John held up his hands in mock surrender. 'All right,' he cried, 'you keep Nye Bevan for your pin-up boy. I'm not competing.'

'A lot you care if I pin you up or not,' Maureen laughed. 'All the same, some of the fans you do care about will be taking your picture down from the wall soon. Derek, for instance.' As soon as she said it, she felt ashamed, but could only cover her embarrassment with gaucherie. 'Look!' she said, 'it'was lovely seeing you, but I've got Derek's lunch to cook. Go round and see him at the garage.' She went into the kitchen.

John drove round to the garage and had a few words with Derek between customers. The garage did a good summer trade. 'I honestly think I'm going to pack the whole racket up, Derek,' John said, 'and go back to writing stories.'

Derek glinted his best advertisement smile at him. 'I don't say you'd be wrong there,' he said. 'And while you're about it, Johnnie, I'd pack up that Larrie.
He
won't get you anywhere.'

He went to serve another customer and John drove off without waiting to say goodbye.

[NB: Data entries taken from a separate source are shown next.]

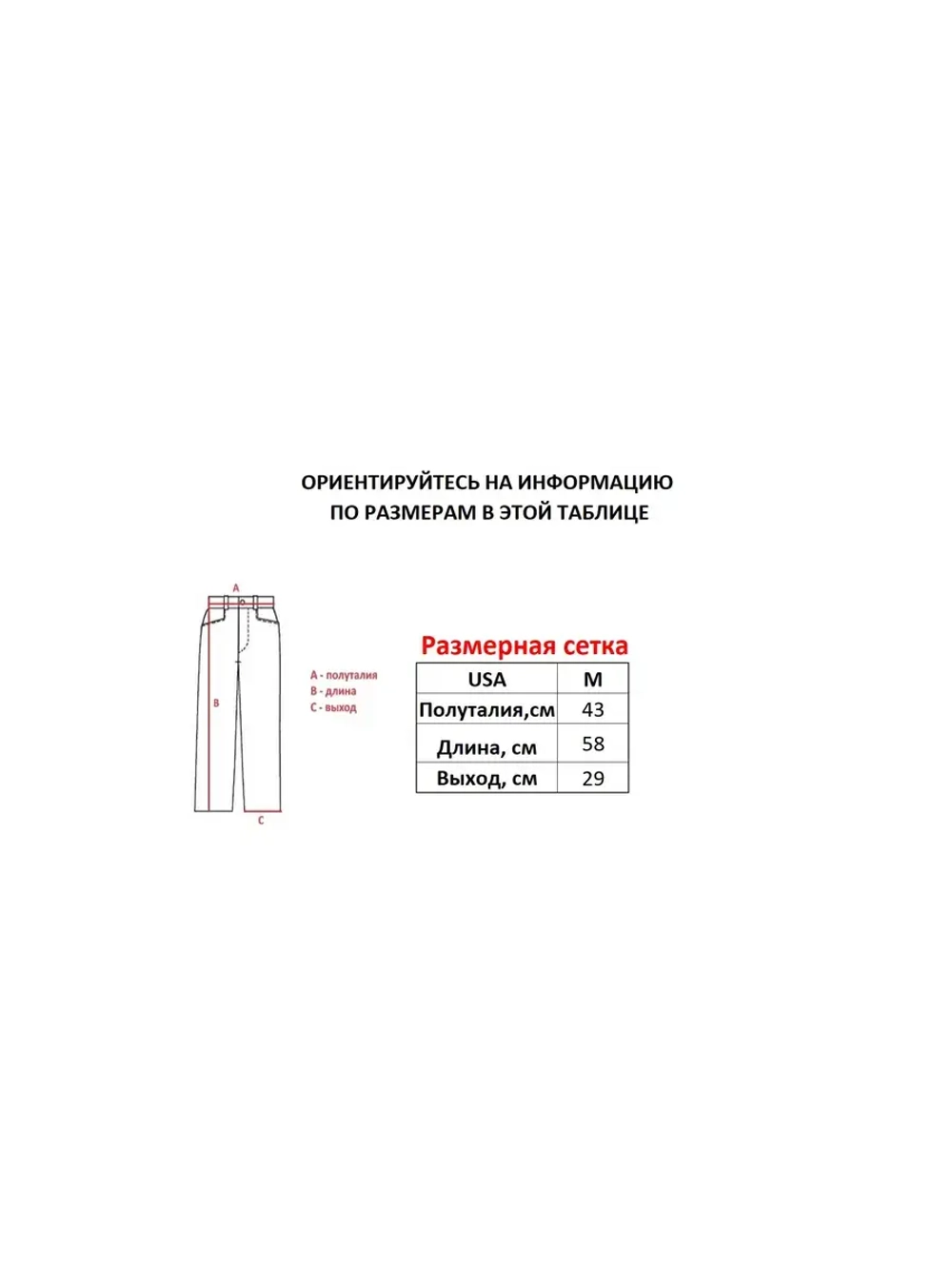 ОРИЕНТИРУЙТЕСЬ НА ИНФОРМАЦИЮ
ПО РАЗМЕРАМ В ЭТОЙ ТАБЛИЦЕ

A

B

C

A - полуталия
B - длина
C - выход

Размерная сетка

| USA | M |
|---|---|
| Полуталия,см | 43 |
| Длина, см | 58 |
| Выход, см | 29 |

He was very annoyed to find Larrie out when he arrived at Marlow. Inge said she had no idea where he had gone, but she had no doubt that he would be back later in the day. She was beginning by now to hope that he
would
return - anything rather than having to recount last night's scene to Johnnie. She fussed around him all day, pretending that she had watched the television programme with Larrie as she had promised. Luckily he did not seem very keen to discuss it. She told herself sometimes that a chastened Larrie would return and all would be as before. He would tell her that the dreadful things he had said about himself and Johnnie were lies and she would tell him that she had not heard them. Then again she told herself that Johnnie would give Larrie up for ever when he heard her story; indeed, would stay with her for a long, long time to comfort her for what she had been through.